2) Take the A/C to 116th St. on the assumption that it'll be quicker to walk across at 116th St. than it will be to walk across to Christopher St. and then take the 1 local all the way up. As it happens, there's a very sketchy park in the way.
In the con column, I was almost 20 minutes late to a talk at the Casa Hispánica. In the pro column, I am not dead. (It's been that kind of day.)
The good: Get oneself to A, take train to B, walk across the Columbia campus.
The bad: Take the train from A to B, walk to C.
The ugly (bonus map): Google Maps driving directions, which is the default output, include a figure eight off Riverside Drive.
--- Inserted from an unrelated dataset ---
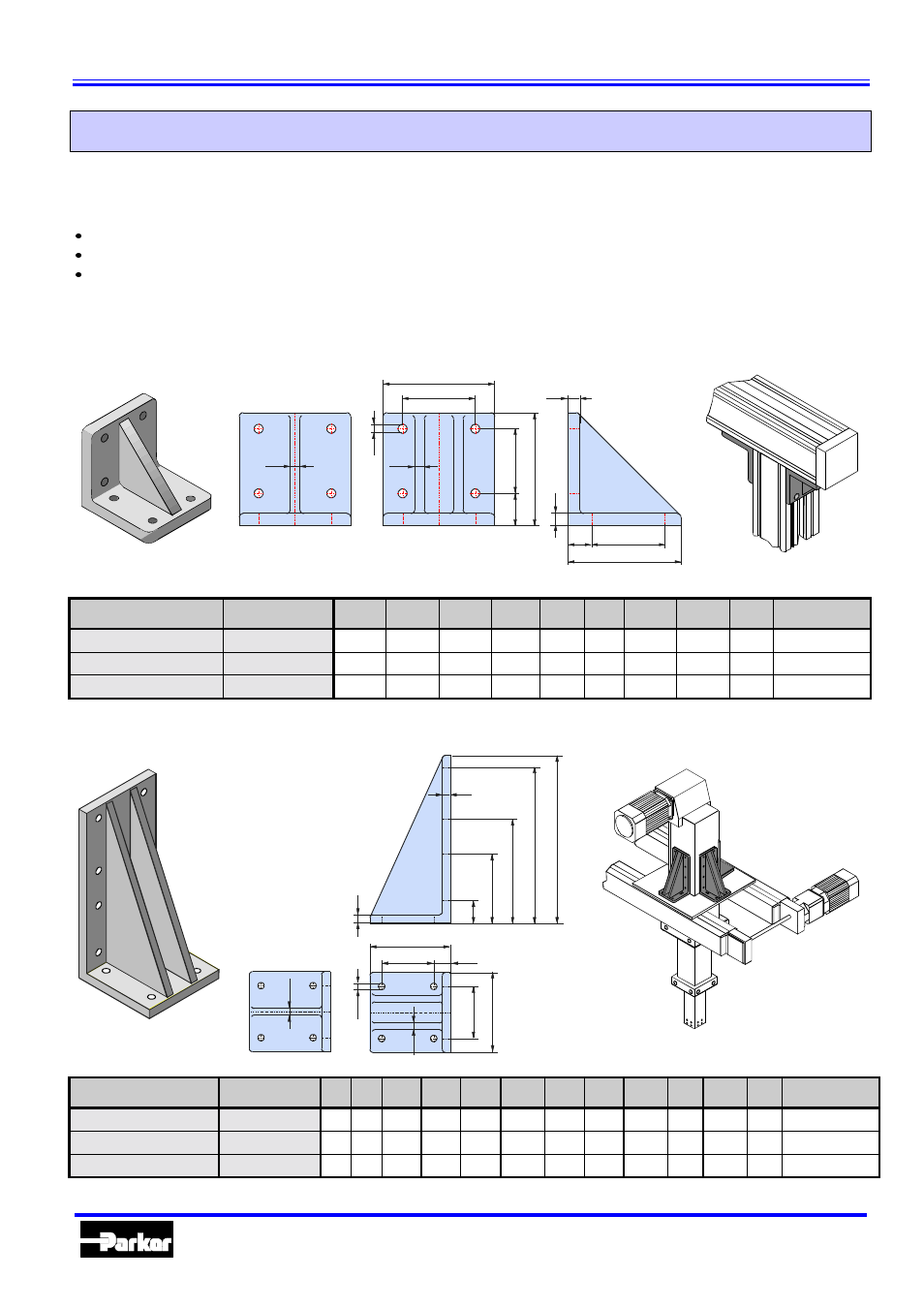 Parker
Just to clarify, I wasn't looking at the Google map when I made my poor transit choice; rather, I was looking at this subway map that gives absolutely no indication of there being any kind of obstacle or alteration to the grid between the 116th St. A/C B/D stop and the Columbia campus:
Furthermore, the subway map does show some of the city's smaller parks, like Washington Square Park down here by NYU, so I thought it was a fair assumption that no green space on the map meant no green space in reality. But map, as Jonathan Z. Smith reminds us, is not territory.
I've gotten really badly lost in Barcelona twice in my life, and ended up on those occasions wandering into two distinct bad neighborhoods. At that time, I remember thinking that it would be a good idea to have a sort of map that could reflect that information. I was reminded of that thought again last night.